Again, with as many as 37 political parties, a vibrant and veritable opposition is non existent. That explains the recent decamping of some of the big wigs of parties like ANPP, AD etc to the ruling PDP. Simply, other political parties have gone into comatose. Some are simply not existing. Any examiner who wants a massive failure in his exams needs only to ask the candidates to name Nigeria's 37 political parties. One keeps asking. Where are they? Who are their candidates and where are their offices? Or are they merely existing by collecting the millions from INEC and going home to share such money?

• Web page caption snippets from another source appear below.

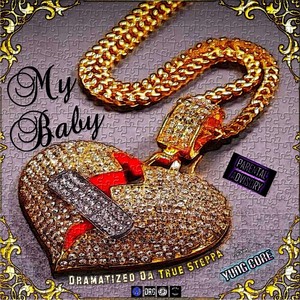 My Baby (feat. Yung Core) (Explicit)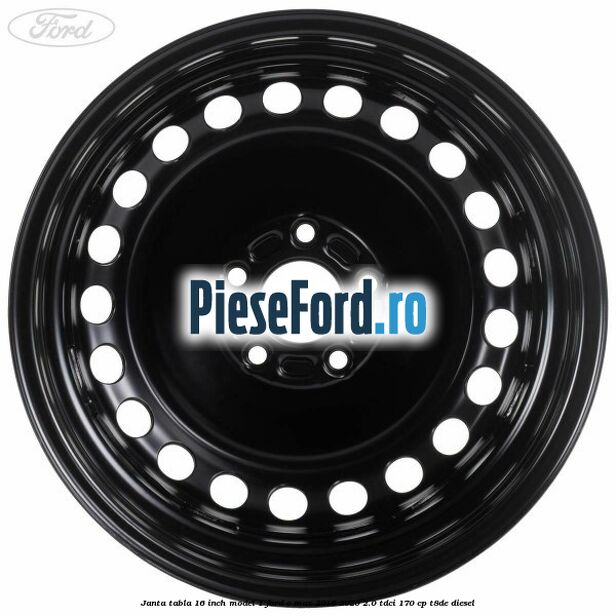 Janta tabla 16 inch model 1 Ford C-Max 2016-2020 2.0 TDCi 170 cp T8DE diesel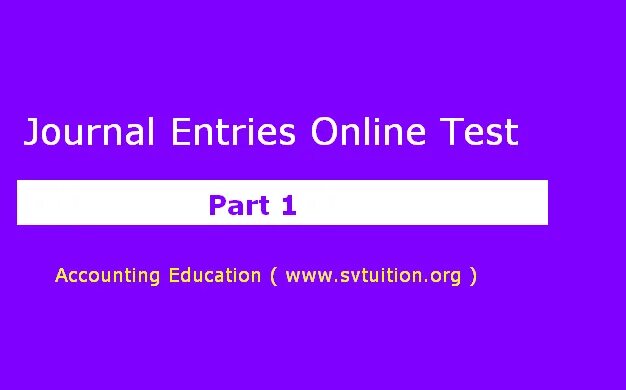 Tests enter. What are Journal entries in Accounting?. Journal Testings Art.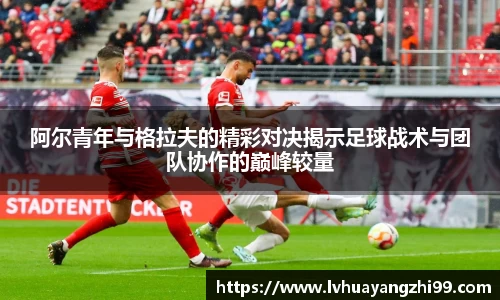 阿尔青年与格拉夫的精彩对决揭示足球战术与团队协作的巅峰较量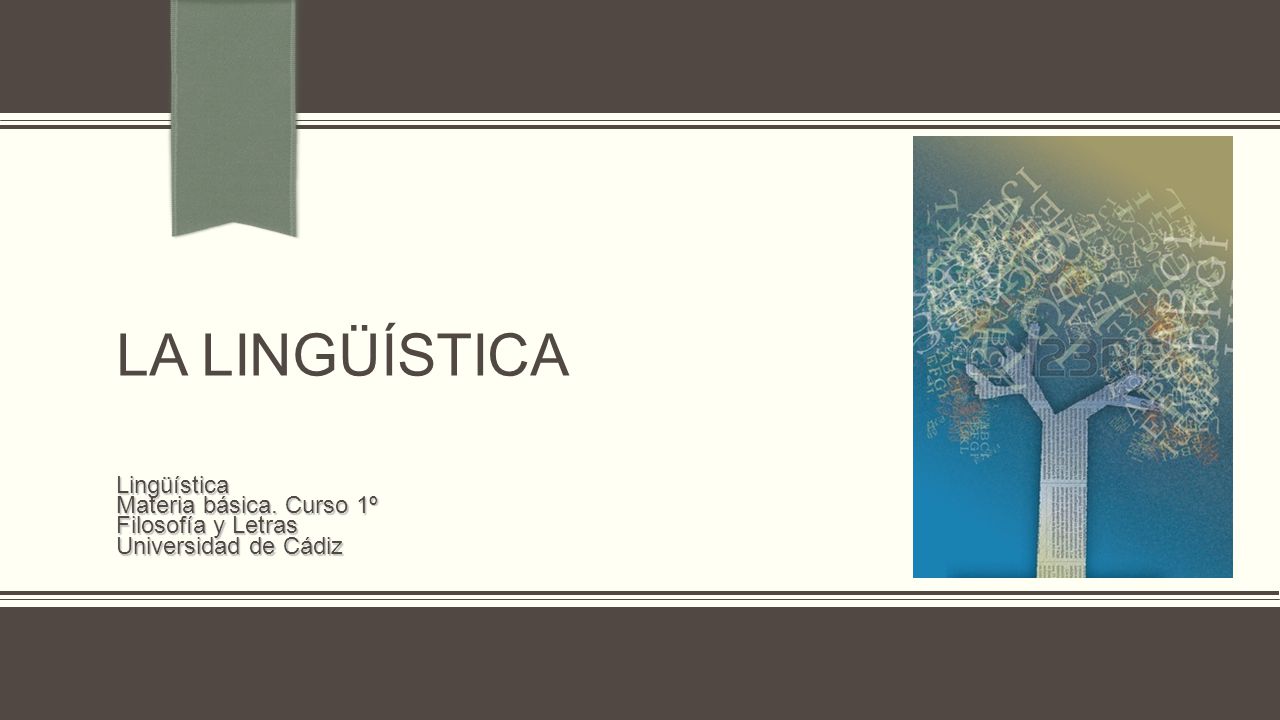 La Lingüística Lingüística Materia básica. Curso 1º Filosofía y Letras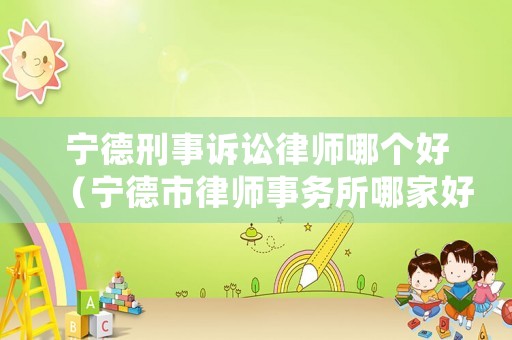 寧德刑事訴訟律師哪個好（寧德市律師事務所哪家好）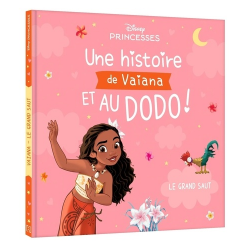 DISNEY PRINCESSES - Une Histoire de Vaiana- et au dodo ! - Le Grand Saut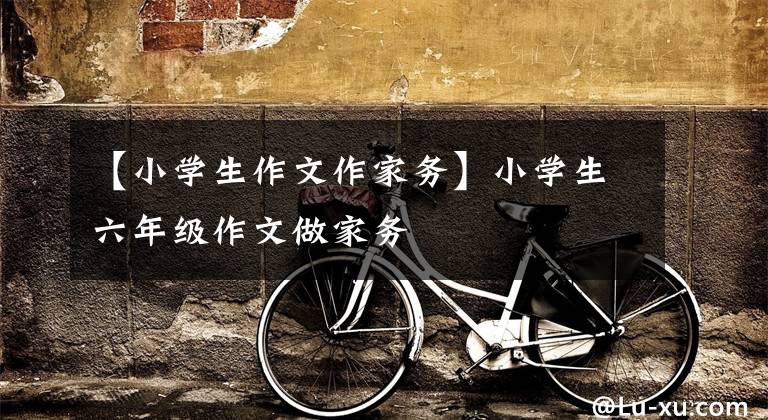 【小学生作文作家务】小学生六年级作文做家务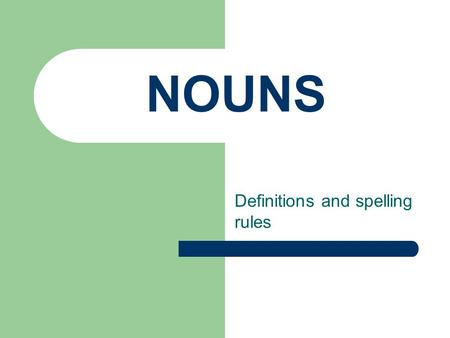 Definitions and spelling rules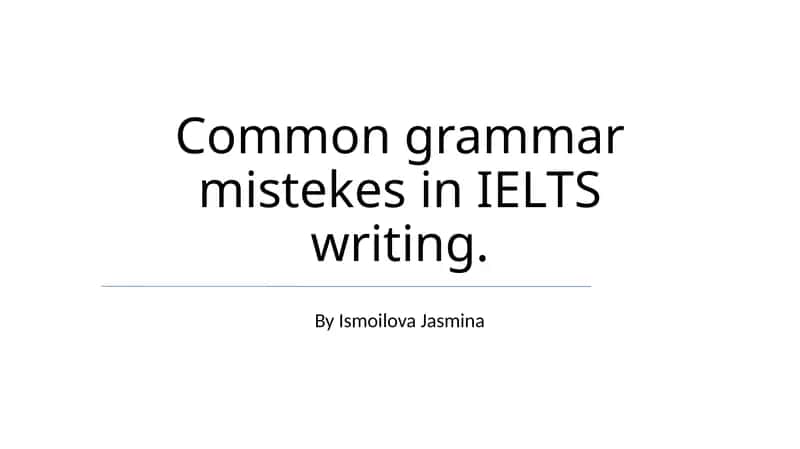 Common grammar mistekes in IELTS writing 1
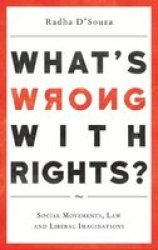 What& 39 S Wrong With Rights? - Social Movements Law And Liberal Imaginations Paperback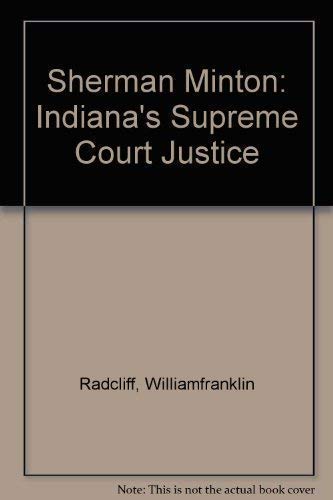 Sherman Minton: Indiana Supreme Court Justice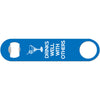 Drinks Well With Others - Funny Bottle Opener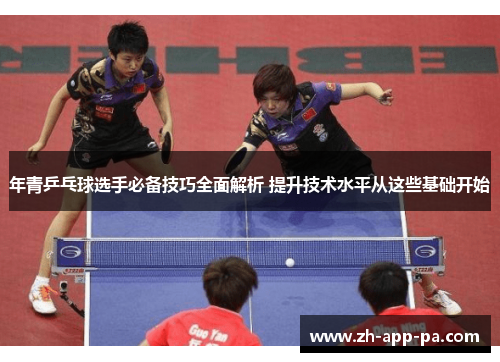年青乒乓球选手必备技巧全面解析 提升技术水平从这些基础开始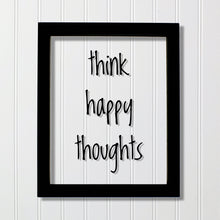 think happy thoughts - Floating Quote - Happiness Motivation Inspiration Sign Funny - Carpe Diem - Seize the day - Positive Mental Attitude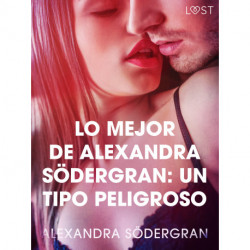 Lo mejor de Alexandra Södergran: Un tipo peligroso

It seems to me that INEC should begin the process of de-registering political parties, otherwise, we will have a situation where billions of naira would be spent on printing voters register for candidates that may just be existing on the pages of newspapers. Strong political parties ensure enduring democratic structures. But we cannot, in the true sense of democracy and party politics, say what we have today are strong political parties. They are mere associations that even some village and town union meetings are stronger than in structure and organisation. This is the time to start de-registering them.